Demnach dürfen die Mieten in den 162 Städten und Gemeinden, die laut der bayerischen Mietpreisbremsenverordnung als angespannte Wohnungsmärkte gelten, sechs Jahre lang nicht erhöht werden. Selbst die bereits festgelegten Erhöhungen bei Staffel- und Indexmietverträgen würden demnach ausfallen. Das sei rechtlich möglich, sagt Professor Franz Mayer von der Universität Bielefeld, der den Gesetzentwurf zusammen mit seinem Kollegen Professor Markus Artz erstellt hat. "Über das öffentliche Recht kann das Land Bayern agieren. Es kommt nur auf den politischen Willen an", so Mayer.

Kritik, dass vor allem soziale Vermieter oder Genossenschaften mit dem Verzicht auf Mieterhöhungen kein Geld mehr für Neubauten hätten, kontern die Professoren mit einer Ausnahmeregelung. Demnach soll die Miete bis zur Grenze von 80% der ortsüblichen Vergleichsmiete erhöht werden dürfen. "Wer derzeit sehr wenig Miete verlangt, soll noch einen kleinen finanziellen Spielraum haben, um nicht in Bedrängnis zu kommen. Dies aber deutlich unter dem Mietspiegel", erklärt Münchens Mietervereinsvorsitzende Beatrix Zurek.

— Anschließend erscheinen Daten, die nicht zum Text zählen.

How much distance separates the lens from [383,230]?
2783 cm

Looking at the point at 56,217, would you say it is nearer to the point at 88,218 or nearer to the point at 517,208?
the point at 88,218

Ortsübliche Vergleichsmiete als Mietendeckel

Neue Mietverträge werden auf die ortsübliche Vergleichsmiete begrenzt. Der Deckel der Vergleichsmiete würde auch bei Mieterhöhungen gelten, die nach Modernisierungen anfallen. Neubauten, die nach dem 1. Januar 2019 vermietet wurden, sollen von den Regelungen ausgenommen werden, um Investitionen nicht zu behindern.

Das Gesetz sieht zudem bei Verstößen eine Geldbuße von bis zu 500.000 Euro vor. Zudem sollen Vermieter zu viel bezahlte Miete komplett zurückzahlen müssen und nicht erst ab der Rüge, wie es bei der aktuellen Mietpreisbremse der Fall ist.

Das Vorhaben des Mieterbunds kann auf eine breite Unterstützung zurückgreifen. Neben der bayerischen SPD unterstützen auch die Linke Bayern, der Münchner Ableger des Deutschen Gewerkschaftsbunds, der Landesverband Bayern des Sozialverbands Deutschland und der Münchner Mieterbeirat das Volksbegehren.

Im Herbst geht's los

Nach dem Oktoberfest will das Bündnis die notwendigen Unterschriften für das Begehren sammeln. Notwendig sind die Unterschriften von 10% aller bayerischen Wahlberechtigten. Das sind rund 950.000 Unterstützer. Sollte diese Zahl erreicht werden, kann die Landesregierung den Gesetzesentwurf übernehmen, wie sie es etwa beim jüngsten Volksbegehren zum Artenschutz getan hat. Lehnt die Koalition aus CSU und Freien Wählern das Gesetz ab, kommt es zum Volksentscheid. Ob es soweit kommt, werden wahrscheinlich auch die Gerichte entscheiden. Die bayerische Landesregierung schätzt das Volksbegehren als verfassungswidrig ein.